The Okanagan Charter was crafted in 2015 by representatives from over 45 countries., and calls for a holistic approach to health and wellness on campus.
ETC StaffOctober 3, 20182044 min

Druv Sareen
News Reporter

Humber became the first public college in Canada to sign an international charter to promote health and sustainability on campus this week.

The Okanagan Charter is a charter for colleges and universities crafted in 2015 at the International Conference on Health Promoting Universities and Colleges in British Columbia, with representatives from 45 countries taking part.

Nichole Leveck and Maajijiwan Charles Petahtegoose perform an opening ceremony before the Okanagan Charter Event at Humber College on Oct. 2nd 2018 (Druv Sareen)

Students attending the event were positive about the charter signing.

“I’m really proud that the college has signed onto the Okanagan charter,” Nina Paul, a multimedia design and development student said. “It shows a lot of initiative in Humber being the first college to do so. It’s fantastic and shows their commitment to take care of not only students but staff and supporting staff.”

Humber College President Chris Whitaker said Humber’s goal in adopting the charter “is to become the healthiest campus.”

“We understand that by creating a diverse and healthy community, where well-being is a priority, we can have a profound effect on the achievement and engagement of our students and staff,” he said.

The 2015 Okanagan Charter has two specific calls to action, where post-secondary institutions embed health into all aspects of campus culture and to promote health.

Health promotion involves an approach that goes beyond individuals to enhance health across organizations and systems, and dealing with broad issues that deter good health, such as equity and social justice, linking people and the global environment.

Dean of Students Jen McMillen said that determining what Humber’s priorities are will require help from the community.“It could be around financial support, food security, housing security, it could be around all of those things,” she said.

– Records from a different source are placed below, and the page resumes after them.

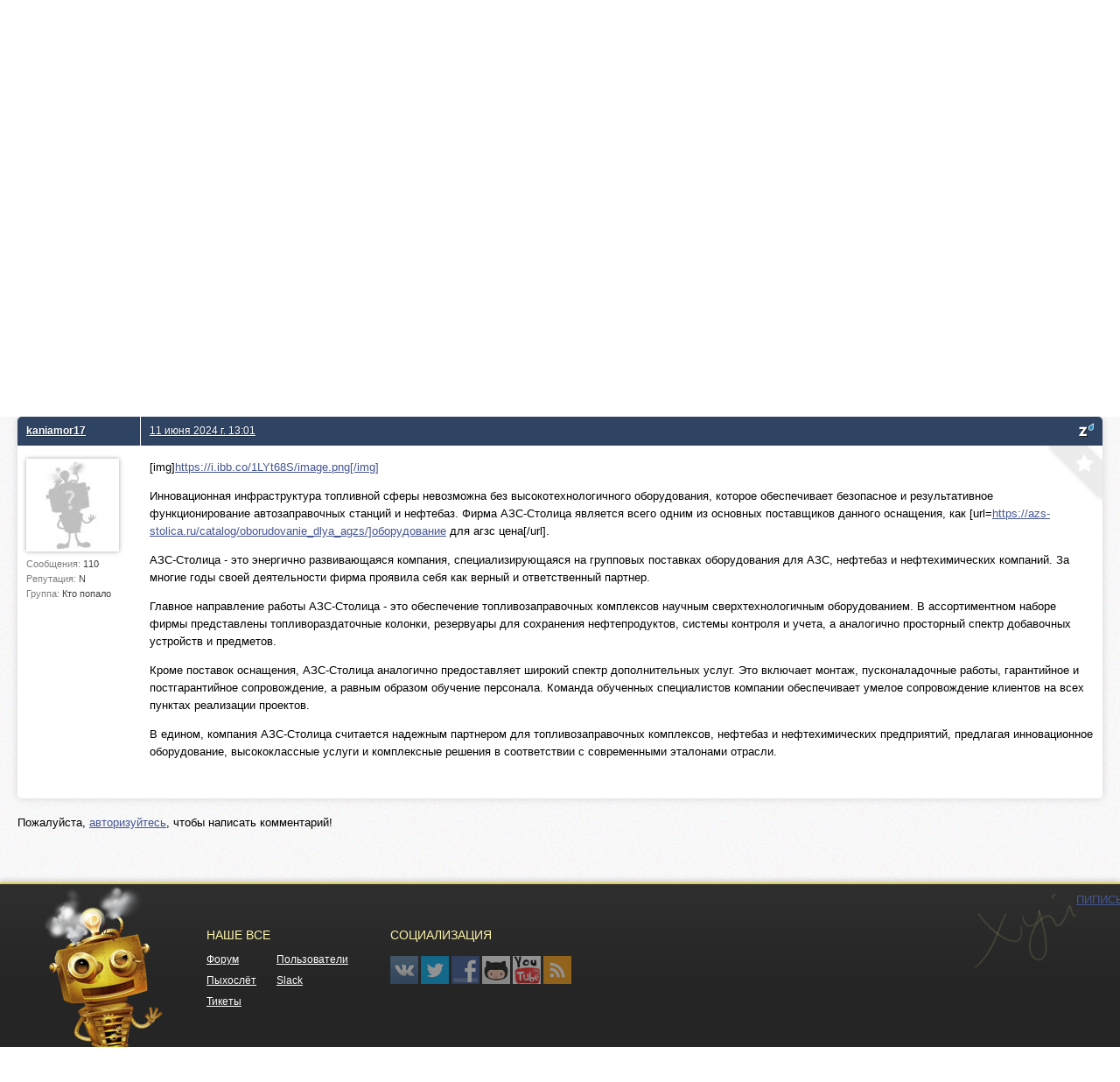

--- FILE ---
content_type: text/html; charset=utf-8
request_url: https://www.google.com/recaptcha/api2/aframe
body_size: 267
content:
<!DOCTYPE HTML><html><head><meta http-equiv="content-type" content="text/html; charset=UTF-8"></head><body><script nonce="bAW8hdjupVjyjX4EpUDEbQ">/** Anti-fraud and anti-abuse applications only. See google.com/recaptcha */ try{var clients={'sodar':'https://pagead2.googlesyndication.com/pagead/sodar?'};window.addEventListener("message",function(a){try{if(a.source===window.parent){var b=JSON.parse(a.data);var c=clients[b['id']];if(c){var d=document.createElement('img');d.src=c+b['params']+'&rc='+(localStorage.getItem("rc::a")?sessionStorage.getItem("rc::b"):"");window.document.body.appendChild(d);sessionStorage.setItem("rc::e",parseInt(sessionStorage.getItem("rc::e")||0)+1);localStorage.setItem("rc::h",'1768882310745');}}}catch(b){}});window.parent.postMessage("_grecaptcha_ready", "*");}catch(b){}</script></body></html>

The Charter doesn’t have set plans, targets or goals for post-secondary institutions to meet. McMillen said that was a good thing for Humber.

“It doesn’t specify exact metrics we need to live up to and again that’s something we like about it,” she said. “What we’re looking to do is engage the community in the conversation about what is a healthy inclusive community and then we need to figure out how we measure that.”

McMillen said there was one metric of success that had already come up in conversation.

“We want to have an increased number of students feel like somebody at Humber cares about them and their success,” McMillen said.

Muhammad Qasim, in the Accounting program, said he liked the idea that student well-being would be taken into consideration in all of Humber’s future decision.

“I believe that is definitely a ray of hope for any community,” he said.

“There’s good news, there’s positive steps being taken at this institution to make the lives of the people that go to this institution better.”

The University of Guelph signed the Okanagan Charter last year, along with McMaster University and King’s College at Western University.